Paper ID: | 953 |
---|---|

Title: | Variational Inference in Mixed Probabilistic Submodular Models |

The paper studies the problem of performing variational inference in probabilistic models with both log-submodular and log-supermodular potentials. In a log-submodular (resp. log-supermodular) model, the probability of a set A is proportional to exp(F(A)) (resp. exp(-F(A))), where F is a submodular function. Both log-submodular and log-supermodular models have been studied and inference algorithms have been proposed for each of them individually. The current paper studies the more general setting where the probability of a set A is proportional to exp(F(A) - G(A)), where F and G are submodular. This is a very general setting, since any set function can be expressed as the difference of two submodular functions.
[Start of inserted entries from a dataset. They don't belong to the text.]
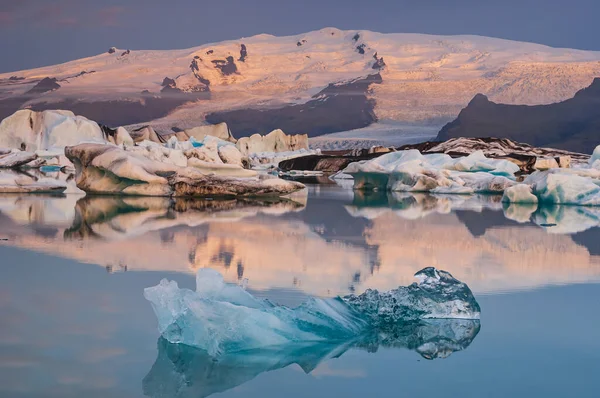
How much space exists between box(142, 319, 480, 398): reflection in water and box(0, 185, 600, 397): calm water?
1 cm

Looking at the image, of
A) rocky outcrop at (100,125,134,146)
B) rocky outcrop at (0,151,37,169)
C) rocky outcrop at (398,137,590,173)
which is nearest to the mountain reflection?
rocky outcrop at (0,151,37,169)

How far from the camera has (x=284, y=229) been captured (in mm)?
7766

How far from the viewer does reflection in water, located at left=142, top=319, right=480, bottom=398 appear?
8.38 ft

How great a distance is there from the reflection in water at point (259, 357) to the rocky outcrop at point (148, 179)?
939cm

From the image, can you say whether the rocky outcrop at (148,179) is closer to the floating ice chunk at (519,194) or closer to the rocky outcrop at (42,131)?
the floating ice chunk at (519,194)

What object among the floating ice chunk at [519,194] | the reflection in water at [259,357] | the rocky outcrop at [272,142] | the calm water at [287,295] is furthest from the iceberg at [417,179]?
the rocky outcrop at [272,142]

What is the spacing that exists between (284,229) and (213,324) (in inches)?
190

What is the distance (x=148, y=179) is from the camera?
12.5m

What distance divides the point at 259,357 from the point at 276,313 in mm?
255

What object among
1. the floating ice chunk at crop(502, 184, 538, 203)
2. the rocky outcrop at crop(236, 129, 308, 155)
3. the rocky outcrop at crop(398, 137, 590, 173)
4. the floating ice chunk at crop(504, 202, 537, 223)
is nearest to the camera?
the floating ice chunk at crop(504, 202, 537, 223)

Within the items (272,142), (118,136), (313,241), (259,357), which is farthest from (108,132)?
(259,357)

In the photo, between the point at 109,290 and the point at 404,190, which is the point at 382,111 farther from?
the point at 109,290

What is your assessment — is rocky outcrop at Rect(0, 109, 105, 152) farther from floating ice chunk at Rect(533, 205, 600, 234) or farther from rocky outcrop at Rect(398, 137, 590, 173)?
floating ice chunk at Rect(533, 205, 600, 234)

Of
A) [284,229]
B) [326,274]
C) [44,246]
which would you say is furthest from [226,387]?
[284,229]
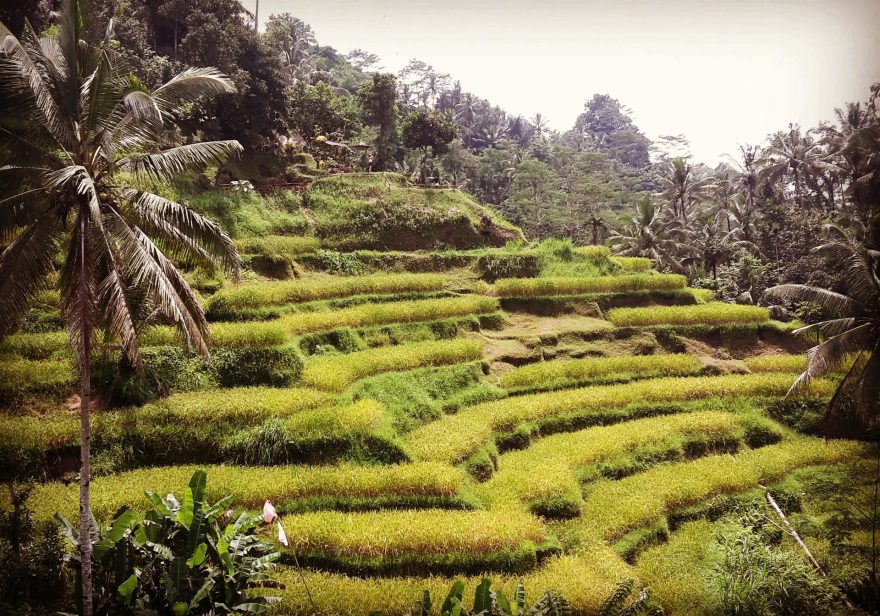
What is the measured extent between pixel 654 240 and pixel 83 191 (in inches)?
1081

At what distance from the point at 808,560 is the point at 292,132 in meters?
27.4

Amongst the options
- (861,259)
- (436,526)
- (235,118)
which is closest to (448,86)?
(235,118)

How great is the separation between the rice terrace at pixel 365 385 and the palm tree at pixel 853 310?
0.19 feet

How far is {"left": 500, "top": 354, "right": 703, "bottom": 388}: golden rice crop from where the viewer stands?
1398cm

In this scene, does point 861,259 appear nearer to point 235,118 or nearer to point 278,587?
point 278,587

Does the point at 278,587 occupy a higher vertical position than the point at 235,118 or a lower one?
lower

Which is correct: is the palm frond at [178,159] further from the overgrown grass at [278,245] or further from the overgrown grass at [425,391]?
the overgrown grass at [278,245]

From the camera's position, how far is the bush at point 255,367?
11.7 meters

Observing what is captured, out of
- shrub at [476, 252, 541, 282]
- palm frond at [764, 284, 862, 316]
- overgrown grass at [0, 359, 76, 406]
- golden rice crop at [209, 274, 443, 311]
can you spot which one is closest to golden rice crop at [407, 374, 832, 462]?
palm frond at [764, 284, 862, 316]

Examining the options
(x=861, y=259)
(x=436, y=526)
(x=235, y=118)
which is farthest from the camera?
(x=235, y=118)

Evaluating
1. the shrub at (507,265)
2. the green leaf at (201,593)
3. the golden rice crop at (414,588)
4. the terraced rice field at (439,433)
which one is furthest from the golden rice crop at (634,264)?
the green leaf at (201,593)

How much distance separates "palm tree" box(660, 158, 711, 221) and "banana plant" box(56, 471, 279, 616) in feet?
105

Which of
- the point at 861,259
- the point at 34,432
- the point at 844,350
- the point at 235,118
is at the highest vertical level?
the point at 235,118

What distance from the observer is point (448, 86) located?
5659 cm
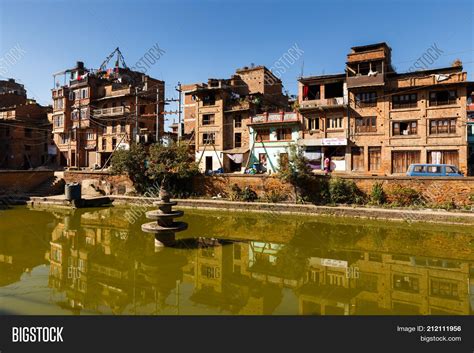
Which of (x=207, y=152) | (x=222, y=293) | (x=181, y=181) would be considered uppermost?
(x=207, y=152)

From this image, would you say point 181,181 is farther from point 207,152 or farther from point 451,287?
point 451,287

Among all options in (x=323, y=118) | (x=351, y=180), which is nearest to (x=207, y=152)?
(x=323, y=118)

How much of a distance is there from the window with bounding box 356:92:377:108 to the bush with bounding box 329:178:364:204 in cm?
1064

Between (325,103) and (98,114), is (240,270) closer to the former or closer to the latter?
(325,103)

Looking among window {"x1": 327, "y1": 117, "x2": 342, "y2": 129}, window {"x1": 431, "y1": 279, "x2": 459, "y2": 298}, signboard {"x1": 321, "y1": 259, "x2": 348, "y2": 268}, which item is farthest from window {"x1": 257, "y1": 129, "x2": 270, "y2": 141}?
window {"x1": 431, "y1": 279, "x2": 459, "y2": 298}

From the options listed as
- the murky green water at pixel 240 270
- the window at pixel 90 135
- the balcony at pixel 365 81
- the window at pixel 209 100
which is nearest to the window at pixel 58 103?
the window at pixel 90 135

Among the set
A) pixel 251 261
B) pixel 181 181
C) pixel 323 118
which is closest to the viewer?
pixel 251 261

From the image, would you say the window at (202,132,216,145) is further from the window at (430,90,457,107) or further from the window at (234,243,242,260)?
the window at (234,243,242,260)

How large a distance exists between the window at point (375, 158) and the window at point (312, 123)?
5864 mm

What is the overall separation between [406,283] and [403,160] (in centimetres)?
2193

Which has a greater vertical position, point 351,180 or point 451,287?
point 351,180
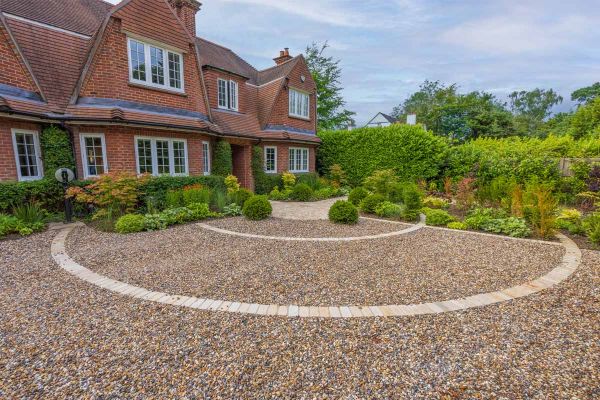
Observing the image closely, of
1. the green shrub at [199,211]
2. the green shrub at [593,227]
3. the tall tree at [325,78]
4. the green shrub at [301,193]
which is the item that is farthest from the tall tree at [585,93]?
the green shrub at [199,211]

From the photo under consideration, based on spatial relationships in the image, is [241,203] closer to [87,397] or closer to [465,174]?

By combining insights from previous work, the paper gives an approach for performing variational inference for these models under assumptions on F, and in particular that F belongs to the class of M^#-concave functions for which the recent work [12] has established certain useful properties.

The setting considered is very general and thus from a theoretical point of view it is very difficult to provide a principled approach. In order to make progress, the paper makes certain assumptions on the functions, and in particular it considers the case when the function F is M^#-concave. The authors motivate this assumption by providing supporting examples and some experiments showing that the proposed approach is beneficial. On a technical level, the variational inference approach does not seem provide any novel conceptual contributions, and the main technical ideas come from the previous work. The experiments show that the approach may have some impact, but the conceptual contributions do not seem to be very clear. The clarity of the presentation could be improved. In particular, in the main Section 3 describing the variational approach, it may be helpful to have explicit theorem statement stating all the assumptions made upfront, instead of gradually revealing assumptions/approximations in the text. == post-rebuttal answer== I have read the entire rebuttal.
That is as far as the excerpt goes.